* **Work order**
Each line from the one containing "Resting vote fraction: 100%." to the end of the records below should be restated word for word; please leave out all other lines.

=======

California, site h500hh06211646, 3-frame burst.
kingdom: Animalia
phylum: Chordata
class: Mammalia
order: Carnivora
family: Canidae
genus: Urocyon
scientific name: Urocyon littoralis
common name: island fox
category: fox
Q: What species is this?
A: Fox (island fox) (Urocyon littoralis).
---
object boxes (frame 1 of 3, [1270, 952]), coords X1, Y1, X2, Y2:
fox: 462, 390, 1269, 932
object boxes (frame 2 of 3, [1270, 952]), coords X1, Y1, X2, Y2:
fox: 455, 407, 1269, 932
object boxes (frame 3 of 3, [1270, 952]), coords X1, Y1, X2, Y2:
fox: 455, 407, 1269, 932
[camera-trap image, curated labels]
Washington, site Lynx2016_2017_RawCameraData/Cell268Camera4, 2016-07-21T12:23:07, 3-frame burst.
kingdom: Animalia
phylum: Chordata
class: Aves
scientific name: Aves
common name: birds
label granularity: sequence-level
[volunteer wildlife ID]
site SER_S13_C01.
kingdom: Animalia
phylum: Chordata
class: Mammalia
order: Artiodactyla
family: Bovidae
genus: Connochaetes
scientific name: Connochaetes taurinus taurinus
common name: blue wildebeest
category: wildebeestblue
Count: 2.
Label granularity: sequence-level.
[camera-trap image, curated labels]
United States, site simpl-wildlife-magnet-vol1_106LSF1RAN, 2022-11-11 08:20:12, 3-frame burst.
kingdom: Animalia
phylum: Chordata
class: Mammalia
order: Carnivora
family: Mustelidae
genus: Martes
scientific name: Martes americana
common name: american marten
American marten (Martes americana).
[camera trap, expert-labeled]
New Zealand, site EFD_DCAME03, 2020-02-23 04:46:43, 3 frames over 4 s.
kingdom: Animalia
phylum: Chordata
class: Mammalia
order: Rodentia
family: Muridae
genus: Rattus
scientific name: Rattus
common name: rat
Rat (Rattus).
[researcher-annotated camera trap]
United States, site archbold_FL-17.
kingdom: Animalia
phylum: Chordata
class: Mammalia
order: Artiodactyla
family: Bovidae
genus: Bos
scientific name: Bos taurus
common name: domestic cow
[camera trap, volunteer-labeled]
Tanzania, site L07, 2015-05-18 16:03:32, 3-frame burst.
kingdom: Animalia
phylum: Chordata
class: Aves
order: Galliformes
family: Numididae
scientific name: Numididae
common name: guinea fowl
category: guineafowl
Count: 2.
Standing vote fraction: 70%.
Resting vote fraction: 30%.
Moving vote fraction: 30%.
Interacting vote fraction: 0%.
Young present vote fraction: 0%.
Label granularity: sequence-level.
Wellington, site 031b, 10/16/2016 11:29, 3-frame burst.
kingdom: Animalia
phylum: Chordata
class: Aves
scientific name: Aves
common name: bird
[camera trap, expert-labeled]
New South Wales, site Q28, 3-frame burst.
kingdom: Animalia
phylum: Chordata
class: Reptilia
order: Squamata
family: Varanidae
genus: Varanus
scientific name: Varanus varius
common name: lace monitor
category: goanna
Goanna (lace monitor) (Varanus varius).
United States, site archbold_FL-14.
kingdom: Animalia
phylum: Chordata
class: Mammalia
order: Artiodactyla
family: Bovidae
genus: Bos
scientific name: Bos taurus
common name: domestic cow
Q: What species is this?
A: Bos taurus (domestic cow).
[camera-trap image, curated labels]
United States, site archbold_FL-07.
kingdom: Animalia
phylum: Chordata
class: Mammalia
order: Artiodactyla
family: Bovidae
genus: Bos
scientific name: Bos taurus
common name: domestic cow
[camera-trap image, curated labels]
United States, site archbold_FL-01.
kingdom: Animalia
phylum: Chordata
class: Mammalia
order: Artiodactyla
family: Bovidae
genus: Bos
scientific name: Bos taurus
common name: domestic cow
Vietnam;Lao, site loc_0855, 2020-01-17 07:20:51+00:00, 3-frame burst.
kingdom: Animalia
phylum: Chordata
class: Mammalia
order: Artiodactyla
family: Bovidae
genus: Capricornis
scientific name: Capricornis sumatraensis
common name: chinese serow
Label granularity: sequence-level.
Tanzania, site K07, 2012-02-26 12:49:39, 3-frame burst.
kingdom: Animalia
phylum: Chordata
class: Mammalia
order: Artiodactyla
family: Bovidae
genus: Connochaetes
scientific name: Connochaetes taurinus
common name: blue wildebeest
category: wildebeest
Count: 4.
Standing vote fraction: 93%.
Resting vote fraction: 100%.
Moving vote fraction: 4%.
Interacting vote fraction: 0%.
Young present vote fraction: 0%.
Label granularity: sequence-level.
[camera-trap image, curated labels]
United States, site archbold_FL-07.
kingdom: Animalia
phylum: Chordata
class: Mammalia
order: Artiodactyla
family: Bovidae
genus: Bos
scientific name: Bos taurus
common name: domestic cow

=======

* **Your response**
Resting vote fraction: 100%.
Moving vote fraction: 4%.
Interacting vote fraction: 0%.
Young present vote fraction: 0%.
Label granularity: sequence-level.
[camera-trap image, curated labels]
United States, site archbold_FL-07.
kingdom: Animalia
phylum: Chordata
class: Mammalia
order: Artiodactyla
family: Bovidae
genus: Bos
scientific name: Bos taurus
common name: domestic cow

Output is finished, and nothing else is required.